Saved entries
-.-.-
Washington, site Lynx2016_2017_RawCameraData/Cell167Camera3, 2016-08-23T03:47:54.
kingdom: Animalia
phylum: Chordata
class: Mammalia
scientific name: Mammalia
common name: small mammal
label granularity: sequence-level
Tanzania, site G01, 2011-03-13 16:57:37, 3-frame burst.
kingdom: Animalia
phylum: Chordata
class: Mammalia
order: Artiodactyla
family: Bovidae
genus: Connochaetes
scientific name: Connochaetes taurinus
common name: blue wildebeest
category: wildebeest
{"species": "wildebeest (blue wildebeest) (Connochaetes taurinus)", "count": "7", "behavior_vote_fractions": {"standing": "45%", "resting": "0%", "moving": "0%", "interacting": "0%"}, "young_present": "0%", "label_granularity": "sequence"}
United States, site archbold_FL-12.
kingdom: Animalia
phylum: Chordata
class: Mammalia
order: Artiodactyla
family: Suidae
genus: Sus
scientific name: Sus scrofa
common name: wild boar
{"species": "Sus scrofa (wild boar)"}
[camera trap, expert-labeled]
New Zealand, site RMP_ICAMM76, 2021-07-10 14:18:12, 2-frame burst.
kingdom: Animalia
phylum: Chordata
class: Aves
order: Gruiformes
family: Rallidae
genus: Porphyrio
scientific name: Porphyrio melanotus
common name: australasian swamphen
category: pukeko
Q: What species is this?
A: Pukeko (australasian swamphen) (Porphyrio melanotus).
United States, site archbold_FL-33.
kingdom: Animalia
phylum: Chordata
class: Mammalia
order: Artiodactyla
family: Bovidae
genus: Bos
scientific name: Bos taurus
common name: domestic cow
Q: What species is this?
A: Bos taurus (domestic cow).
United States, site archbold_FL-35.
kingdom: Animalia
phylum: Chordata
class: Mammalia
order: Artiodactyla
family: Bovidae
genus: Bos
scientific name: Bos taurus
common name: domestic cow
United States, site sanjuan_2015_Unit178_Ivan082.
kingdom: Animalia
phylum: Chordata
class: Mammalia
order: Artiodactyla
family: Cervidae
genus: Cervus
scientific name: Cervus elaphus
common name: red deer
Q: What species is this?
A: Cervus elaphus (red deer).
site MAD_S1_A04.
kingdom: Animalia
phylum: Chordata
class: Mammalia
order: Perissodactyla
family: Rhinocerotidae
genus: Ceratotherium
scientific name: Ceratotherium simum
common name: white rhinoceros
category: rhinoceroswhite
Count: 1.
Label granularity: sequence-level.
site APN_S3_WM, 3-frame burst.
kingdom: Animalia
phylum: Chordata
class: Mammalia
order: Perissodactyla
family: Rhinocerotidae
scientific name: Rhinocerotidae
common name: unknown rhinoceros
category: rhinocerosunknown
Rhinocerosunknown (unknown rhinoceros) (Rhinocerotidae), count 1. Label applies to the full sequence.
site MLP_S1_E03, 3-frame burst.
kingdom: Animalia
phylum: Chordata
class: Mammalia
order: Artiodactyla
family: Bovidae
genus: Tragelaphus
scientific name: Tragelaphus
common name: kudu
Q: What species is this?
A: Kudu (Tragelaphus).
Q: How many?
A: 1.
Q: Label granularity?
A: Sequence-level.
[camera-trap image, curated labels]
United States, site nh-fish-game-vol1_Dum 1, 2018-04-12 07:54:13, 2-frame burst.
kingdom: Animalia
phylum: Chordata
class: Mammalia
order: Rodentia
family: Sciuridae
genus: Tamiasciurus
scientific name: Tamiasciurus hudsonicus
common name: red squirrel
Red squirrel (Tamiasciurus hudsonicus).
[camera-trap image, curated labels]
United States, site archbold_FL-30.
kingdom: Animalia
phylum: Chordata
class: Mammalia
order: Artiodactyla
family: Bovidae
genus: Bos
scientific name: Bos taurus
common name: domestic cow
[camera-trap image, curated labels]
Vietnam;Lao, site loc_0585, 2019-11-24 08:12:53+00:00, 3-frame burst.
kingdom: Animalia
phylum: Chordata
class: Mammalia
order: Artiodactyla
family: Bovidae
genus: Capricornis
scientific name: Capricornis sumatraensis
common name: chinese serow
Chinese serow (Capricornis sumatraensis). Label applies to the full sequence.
-.-.-
● **Problem requirements**: Please find each line in the records above that holds the word "Connochaetes", and copy it.

● **Result for this exercise**:
genus: Connochaetes
scientific name: Connochaetes taurinus
{"species": "wildebeest (blue wildebeest) (Connochaetes taurinus)", "count": "7", "behavior_vote_fractions": {"standing": "45%", "resting": "0%", "moving": "0%", "interacting": "0%"}, "young_present": "0%", "label_granularity": "sequence"}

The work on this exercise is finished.